Well, let me re-phrase the previous post:

what can I do to help improve my site and make it more believable and/or professional. I know I need some kind of images, but I'm looking for opinions. Product mock-ups are truly horrible, and I know that, but besides that, what else will really make it pop? Thanks in advance and dont be afraid to tear me apart!


----------



## Zippy Doodah (Jul 10, 2011)

Plus 37 Research said:


> Well, let me re-phrase the previous post:
> 
> what can I do to help improve my site and make it more believable and/or professional. I know I need some kind of images, but I'm looking for opinions. Product mock-ups are truly horrible, and I know that, but besides that, what else will really make it pop? Thanks in advance and dont be afraid to tear me apart!


That's a very noble cause. Here is what I would do. First off, I would try and convey that you are a legit Non-Profit business somewhere prominatley on the Home page. Maybe register your business as a non-profit and display your business license# at the footer. Too many scams and you really need to let potential customers know, "You're for Real". Put the complete message that you have in your About page on the Home page as this is important, and write from yourself, not third person. (eg)., instead of "Being one of these patients, *Scott Marcella* is determined.., write it "Being one of these patients, *I am* determined..." this is more personal and lets people know immediatley that you definatley have a cause. I would also, suggest offering more designs with your "+ 37" messge. Use your imagination.

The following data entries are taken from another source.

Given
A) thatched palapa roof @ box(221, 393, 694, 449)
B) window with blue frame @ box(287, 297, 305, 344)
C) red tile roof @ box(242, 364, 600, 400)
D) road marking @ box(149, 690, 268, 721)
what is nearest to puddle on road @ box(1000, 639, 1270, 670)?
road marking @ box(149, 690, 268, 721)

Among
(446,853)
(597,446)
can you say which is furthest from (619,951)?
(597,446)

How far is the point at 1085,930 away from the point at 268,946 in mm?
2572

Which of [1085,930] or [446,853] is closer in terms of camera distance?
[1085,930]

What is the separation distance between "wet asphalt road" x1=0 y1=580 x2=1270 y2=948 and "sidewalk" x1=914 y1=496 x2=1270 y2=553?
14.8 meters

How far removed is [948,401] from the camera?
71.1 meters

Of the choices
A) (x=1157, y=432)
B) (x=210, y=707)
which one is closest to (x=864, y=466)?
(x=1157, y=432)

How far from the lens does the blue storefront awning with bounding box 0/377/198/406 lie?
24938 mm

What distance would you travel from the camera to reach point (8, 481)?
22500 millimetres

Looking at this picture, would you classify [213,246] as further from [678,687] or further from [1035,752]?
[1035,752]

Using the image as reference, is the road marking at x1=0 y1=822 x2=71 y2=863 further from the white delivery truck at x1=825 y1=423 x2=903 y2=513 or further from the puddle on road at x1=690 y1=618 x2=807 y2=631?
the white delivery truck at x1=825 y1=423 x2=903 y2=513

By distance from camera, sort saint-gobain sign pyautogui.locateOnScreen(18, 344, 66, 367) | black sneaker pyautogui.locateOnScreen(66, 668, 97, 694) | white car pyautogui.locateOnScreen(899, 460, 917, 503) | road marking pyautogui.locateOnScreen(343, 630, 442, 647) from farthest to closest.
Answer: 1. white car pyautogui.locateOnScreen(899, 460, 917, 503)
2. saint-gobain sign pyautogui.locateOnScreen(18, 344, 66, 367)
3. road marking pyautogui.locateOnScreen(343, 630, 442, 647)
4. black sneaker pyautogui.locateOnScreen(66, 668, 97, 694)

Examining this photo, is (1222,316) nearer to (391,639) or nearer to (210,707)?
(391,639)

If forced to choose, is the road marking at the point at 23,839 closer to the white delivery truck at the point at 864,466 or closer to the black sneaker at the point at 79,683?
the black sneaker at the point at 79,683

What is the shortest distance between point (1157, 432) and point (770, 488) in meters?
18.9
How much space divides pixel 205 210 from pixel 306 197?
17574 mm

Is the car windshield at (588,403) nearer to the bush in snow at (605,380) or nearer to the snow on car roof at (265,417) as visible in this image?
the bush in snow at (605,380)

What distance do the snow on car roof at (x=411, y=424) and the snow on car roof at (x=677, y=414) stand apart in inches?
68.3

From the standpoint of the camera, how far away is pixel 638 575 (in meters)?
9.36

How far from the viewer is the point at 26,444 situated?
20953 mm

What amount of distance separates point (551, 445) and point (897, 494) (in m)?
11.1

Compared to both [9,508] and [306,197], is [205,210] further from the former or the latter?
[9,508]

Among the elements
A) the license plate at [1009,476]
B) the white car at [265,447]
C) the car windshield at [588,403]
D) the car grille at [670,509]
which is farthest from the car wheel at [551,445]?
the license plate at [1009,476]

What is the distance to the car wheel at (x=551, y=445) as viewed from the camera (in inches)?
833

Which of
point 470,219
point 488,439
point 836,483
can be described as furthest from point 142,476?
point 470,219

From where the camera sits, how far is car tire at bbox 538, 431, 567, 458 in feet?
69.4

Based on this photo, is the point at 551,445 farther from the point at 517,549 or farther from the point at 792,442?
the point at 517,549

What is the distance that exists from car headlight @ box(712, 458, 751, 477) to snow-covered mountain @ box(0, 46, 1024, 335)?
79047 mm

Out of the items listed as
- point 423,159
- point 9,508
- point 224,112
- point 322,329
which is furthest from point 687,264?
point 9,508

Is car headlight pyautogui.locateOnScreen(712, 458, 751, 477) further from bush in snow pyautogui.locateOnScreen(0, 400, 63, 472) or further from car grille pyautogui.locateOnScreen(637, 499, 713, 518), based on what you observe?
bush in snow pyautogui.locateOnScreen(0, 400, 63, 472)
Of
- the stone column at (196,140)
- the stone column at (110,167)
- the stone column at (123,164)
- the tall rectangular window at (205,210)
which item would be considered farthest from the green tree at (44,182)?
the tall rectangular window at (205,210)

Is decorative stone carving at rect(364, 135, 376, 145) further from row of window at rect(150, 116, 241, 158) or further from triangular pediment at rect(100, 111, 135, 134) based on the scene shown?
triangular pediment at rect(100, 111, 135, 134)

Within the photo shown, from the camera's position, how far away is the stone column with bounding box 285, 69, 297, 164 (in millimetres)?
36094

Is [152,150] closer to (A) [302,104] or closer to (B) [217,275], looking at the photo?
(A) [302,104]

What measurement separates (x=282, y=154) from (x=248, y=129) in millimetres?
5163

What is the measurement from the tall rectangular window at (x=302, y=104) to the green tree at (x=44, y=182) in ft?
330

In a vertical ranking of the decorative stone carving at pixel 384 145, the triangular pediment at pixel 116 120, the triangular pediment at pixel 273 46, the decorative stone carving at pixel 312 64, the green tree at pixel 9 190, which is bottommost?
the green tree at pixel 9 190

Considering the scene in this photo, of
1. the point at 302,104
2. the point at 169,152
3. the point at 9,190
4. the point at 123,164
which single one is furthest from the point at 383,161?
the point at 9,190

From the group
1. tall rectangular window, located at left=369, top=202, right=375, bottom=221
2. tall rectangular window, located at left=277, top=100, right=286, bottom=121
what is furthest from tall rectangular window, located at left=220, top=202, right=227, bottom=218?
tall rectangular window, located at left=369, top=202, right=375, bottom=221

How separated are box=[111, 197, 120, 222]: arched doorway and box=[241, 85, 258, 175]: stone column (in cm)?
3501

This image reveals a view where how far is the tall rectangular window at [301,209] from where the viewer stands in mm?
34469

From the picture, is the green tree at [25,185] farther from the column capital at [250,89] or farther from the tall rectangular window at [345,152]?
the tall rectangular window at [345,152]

Create 20 different designs. Use different shapes, different fonts and maybe add clip art. Put your products or a sample on the Home page explaining what it means and link it to your sales page. You need to know right off what your message means. Tell people more about yourself on the Home page. Fill the text area up to match the links and photos in the right column. (Unfortunatley), You have a very distinctive nitch. Be sure to set your web site up in the search engines, especially Google, and contact people with web sites to trade links with. You can make up a simple banner, 475x60, that people can put on their web site with a link to your web site. Contact your local newspaper and TV stations and let them know what your doing. They love to help good causes. Maybe, even write a News Realease about your web site and your cause and send it to the local TV stations. You wouldn't believe it, but alot of the news you hear is actually News Releases sent to them. Good Luck! Hope all goes well.


----------



## Riderz Ready (Sep 18, 2008)

When you have an on-line store the products need to be part of your home page. You just need to make it a little bit more clear (on your home page) the purpose of your site. By simply changing the "Clothing For A Cure" to a bold font and color to red it will pop off the screen and instantly relate to the potential customer what your site is doing.

I would remove the large "HOME" and replace with something to the effect of Waging War Against Cystic Fibrosis or the likes. Again making it very clear what your site is about. 

I would not worry about a wide selection of designs but would suggest a womens cut shirt. Women do not like wearig the box cut unisev shirts.

Last - there is no reason to be selling these at $15. At the least they should be $19. Someone who is buying a shirt for charity and to sport an important message is not going worry about $4.00.

Too many times people instantly think price is the reason people are not buying their shirts when in most cases it has zero to do with the issue.

Best of luck


----------



## Plus 37 Research (Jan 12, 2011)

Thanks to both of you! Sorry it took so long to reply. I know it needs a lot of work, so I'll do what I can for now myself and then find someone that can help me out! Thanks again!

Scott 

Sent from my DROID RAZR using T-Shirt Forums


----------



## NinjaTactics (Mar 6, 2011)

I like your Logo/header. It's simple and conveys the message of your brand, and should look good when printed on any medium.a

On your home page I would spice up the company description a little bit to be more emotionally appealing, and also maybe bold the first use of 'cystic fibrosis' to help it stand out a little bit. Also, in the last paragraph it says 'All profits resulting from the sale of Plus 37 t-shirts will be donated to the Cystic Fibrosis Foundation to aid in finding a cure for CF,' but there is no period at the end of that sentence. 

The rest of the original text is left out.